I found a link that has listed just about every conceivable way to mount a shifter with drop bars that at least I know of CyclingAbout.com – 12 Ways to Run Rohloff Shifters with Road Handlebars

I'm thinking of going with the Gilles Berthoud shifter (shown in link above). I'm not a big fan of bar end shifters so the Hubbub bar end adapter (especially the cable routing) isn't real appealing to me. The problem I see with the GB shifter is the brake cable routing. I'm not interested in using old school (cables coming out of the top) type of brake levers, but I don't see how brake cable that is routed under the bar tape is going to get by the twist shifter. The Mittlemeyer twist shifters address the issue by allowing the brake cable to run by shifter between the shifter and bar. I much prefer the aesthetics of the GB shifter, but unless I'm missing something, traditional brake cable routing is going to conflict with grasping and twisting the shifter. 

And just for hoots, here's a really ugly version of what I would really like to see developed - BSG-Rennlenker Maybe the final version coming out in March will be a "little" more refined? I know they now have pretty decent looking brifters that are compatible with Shimano Alfine 11 speed IGH, but for my purposes I would really prefer the added gear range of the Rohloff IGH. 

Does anyone have any other experiences or thoughts about how to best set up Rohloff shifting with drop bars?

Here's the Mittelmeyer shifter with brake cable run under it. It's pretty big and clunky, but unless I can find a reasonable way to route the brake cable in conjunction with the Gilles Berthoud shifter the Mittelmeyer might the only product that can be set up in a way that works for me.


----------



## Newnan3 (Jul 8, 2011)

No experience with them but I think its looks coolest as a down tube shifter or on the stem...


----------



## JAG410 (Oct 28, 2008)

The downtube looks cheap and simple (my choice), but there's no denying that GB one is gorgeous.


----------



## ericm979 (Jun 26, 2005)

My friend who had a custom frame built for a Rohloff did the spit handlebar deal like #10. He managed to find everything off the shelf somewhere.


----------



## camping biker (Dec 22, 2011)

It's nice to see a cottage industry has bloomed to make shifters for this hub system. 
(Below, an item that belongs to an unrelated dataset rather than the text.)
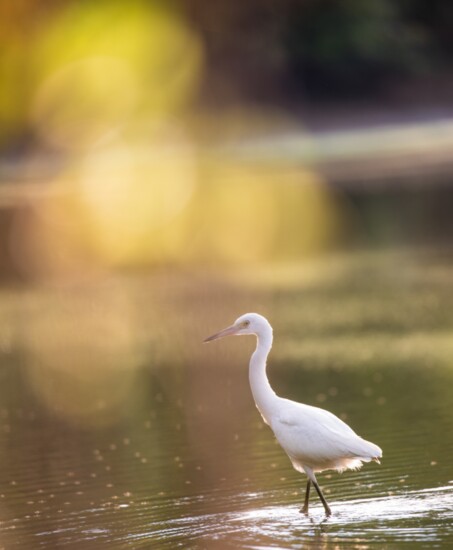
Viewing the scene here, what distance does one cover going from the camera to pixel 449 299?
63.8 ft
Why not rig something with an opposing spring and a single trigger shifter?


----------



## RoadBoy1 (Oct 1, 2011)

I'm surprised that their hasn't been a lawsuit. These are pretty much identical to the SRAM handlebar barrel shifters of 15 years ago. The photo gallery was nice.


----------



## B2 (Mar 12, 2002)

camping biker said:


> It's nice to see a cottage industry has bloomed to make shifters for this hub system.
> 
> Why not rig something with an opposing spring and a single trigger shifter?


Well they are working these DSG-Rohloff. Part of the issue with Rohloff is that there are two cables for the shifter that are set up so that (with the std shifter) one cable "pulls" when you twist one way and the other cable "pulls" when you twist the other way. There is no spring in the shifters or hub and the hub requires separate cables for direction of cable travel. The individual gear detents(sp?) are actually in the hub and not the shifter. I don't know why they needed to go with the two cable system. It certainly has limited development of alternate shifter options.

So.... any creative ideas out there on how to coordinate brake housing routing with a twist shifter?? I suppose it might be possible to have the brake housing exit the bar tape early enough to drop down below and out of the way of the shifter by the time it passes by underneath. Not exactly ideal when griping the tops of the bars though...


----------



## B2 (Mar 12, 2002)

ericm979 said:


> My friend who had a custom frame built for a Rohloff did the spit handlebar deal like #10. He managed to find everything off the shelf somewhere.


Would it be possible for you to verify how he routed the brake cable housing? I would like to know how he got the brake housing by the shifter without compromising the ability to grasp the shifter without also getting a handful of brake housing.


----------



## baker921 (Jul 20, 2007)

If you're throwing money at it, how about a couple of Di2 shifters, one hand for up and the other for down shifts? Just wiring to take care of on your bars but of course there would need to be a lot of re-engineering at the back end to get the cables to move 13 clicks!


----------



## camping biker (Dec 22, 2011)

Hi. Yes, I understand it uses 2 opposing cables with the shift points determined by the hub internals. 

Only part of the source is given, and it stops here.